First, the good.  Prominently featured are videos and audio clips about subjects as varied as NASA, magnetism and nanotechnology, which are good tools to draw curious amateur scientists in.  There are a couple of really interesting exhibits - on Ancient Egypt, nanomedicine and oceans - that do a pretty good job of recreating a museum-going experience online.  Particularly well done are an exhibit about Leaonardo da Vinci, which lays out a lot of information and images in a very approachable form, and a section on scanning electron microscopes, which is pretty bare-bones but absolutely lovely in its presentation.

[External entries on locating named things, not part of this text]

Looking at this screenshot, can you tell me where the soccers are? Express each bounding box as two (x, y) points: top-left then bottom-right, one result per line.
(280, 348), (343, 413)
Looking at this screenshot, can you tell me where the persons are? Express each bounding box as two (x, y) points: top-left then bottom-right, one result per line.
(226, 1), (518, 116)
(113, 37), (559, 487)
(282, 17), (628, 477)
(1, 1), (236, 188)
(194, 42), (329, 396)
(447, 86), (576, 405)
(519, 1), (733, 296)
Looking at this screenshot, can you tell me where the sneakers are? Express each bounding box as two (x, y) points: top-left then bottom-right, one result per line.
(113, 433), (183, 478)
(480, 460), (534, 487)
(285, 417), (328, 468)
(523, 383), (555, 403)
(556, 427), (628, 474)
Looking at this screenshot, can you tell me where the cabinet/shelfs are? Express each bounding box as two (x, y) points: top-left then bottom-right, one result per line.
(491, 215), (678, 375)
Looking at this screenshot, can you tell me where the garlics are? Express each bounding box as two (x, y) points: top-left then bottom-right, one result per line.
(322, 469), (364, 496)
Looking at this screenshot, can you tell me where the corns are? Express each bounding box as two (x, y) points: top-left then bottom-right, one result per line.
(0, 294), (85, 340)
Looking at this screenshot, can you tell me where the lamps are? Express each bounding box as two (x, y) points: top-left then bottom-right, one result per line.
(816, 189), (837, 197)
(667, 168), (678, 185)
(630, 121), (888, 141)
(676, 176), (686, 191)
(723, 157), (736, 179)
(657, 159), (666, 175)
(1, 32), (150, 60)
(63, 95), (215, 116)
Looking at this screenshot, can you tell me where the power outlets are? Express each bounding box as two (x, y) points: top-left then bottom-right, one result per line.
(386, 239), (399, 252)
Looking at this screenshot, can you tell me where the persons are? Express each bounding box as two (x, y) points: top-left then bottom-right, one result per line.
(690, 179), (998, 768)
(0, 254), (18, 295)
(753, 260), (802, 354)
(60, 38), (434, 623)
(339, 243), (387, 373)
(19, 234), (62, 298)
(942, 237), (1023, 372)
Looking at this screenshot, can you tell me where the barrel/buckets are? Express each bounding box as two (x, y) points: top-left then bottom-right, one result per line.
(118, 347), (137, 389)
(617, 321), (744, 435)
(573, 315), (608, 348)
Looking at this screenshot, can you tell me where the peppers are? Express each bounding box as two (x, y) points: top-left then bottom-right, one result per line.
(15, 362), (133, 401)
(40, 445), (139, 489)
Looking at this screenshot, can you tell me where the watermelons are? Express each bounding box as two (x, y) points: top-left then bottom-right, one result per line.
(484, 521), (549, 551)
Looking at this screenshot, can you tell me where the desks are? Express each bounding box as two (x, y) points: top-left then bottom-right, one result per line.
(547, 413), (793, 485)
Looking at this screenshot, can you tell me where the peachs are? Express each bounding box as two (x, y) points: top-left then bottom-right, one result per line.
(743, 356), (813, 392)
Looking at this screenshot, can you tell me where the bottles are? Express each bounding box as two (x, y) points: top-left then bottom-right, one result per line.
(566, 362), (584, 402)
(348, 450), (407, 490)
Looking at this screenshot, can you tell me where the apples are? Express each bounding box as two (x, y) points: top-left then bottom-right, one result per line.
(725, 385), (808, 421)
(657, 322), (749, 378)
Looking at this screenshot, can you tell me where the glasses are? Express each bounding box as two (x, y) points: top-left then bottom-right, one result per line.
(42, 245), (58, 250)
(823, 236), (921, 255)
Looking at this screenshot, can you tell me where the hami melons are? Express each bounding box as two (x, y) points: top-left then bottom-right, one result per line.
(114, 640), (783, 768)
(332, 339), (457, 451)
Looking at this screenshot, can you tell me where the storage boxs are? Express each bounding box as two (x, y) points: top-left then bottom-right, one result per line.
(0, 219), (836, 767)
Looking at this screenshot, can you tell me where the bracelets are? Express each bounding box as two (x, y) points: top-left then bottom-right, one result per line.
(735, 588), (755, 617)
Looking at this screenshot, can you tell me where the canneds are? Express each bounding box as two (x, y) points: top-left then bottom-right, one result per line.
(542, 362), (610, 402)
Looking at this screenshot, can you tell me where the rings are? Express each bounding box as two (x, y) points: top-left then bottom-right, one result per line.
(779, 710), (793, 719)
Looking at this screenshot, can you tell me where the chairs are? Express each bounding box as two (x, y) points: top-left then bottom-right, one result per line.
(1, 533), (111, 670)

But these sections are buried deep within the online museum.  The audio and video clips I mentioned above, while enlightening, aren't really what online museums should be focusing on - after all, sitting and watching or listening are pretty passive and minimally engaging activities.  The other featured content includes a pretty boring exhibit on alternative energy (a few pictures of solar cells spread among paragraphs of text isn't all that exciting) and some links that take you to pages about living lab projects going on in the physical museum.  I found these pages very frustrating because they're not at all like exhibits - instead, they read like the websites that universities put up about their various research labs.  There's not much educational content or contextualizing of the project, just profiles of the researchers and progress timelines.

These project websites seem like newer content, and if that's the case I would recommend that the Museum of Science, Boston stick to formats like its older online exhibits.  Pictures from powerful microscopes are incredibly cool, and so are da Vinci's sketches and games that let you act as a cancer doctor.  Interspersed that with some media clips and you've got a pretty good online science museum.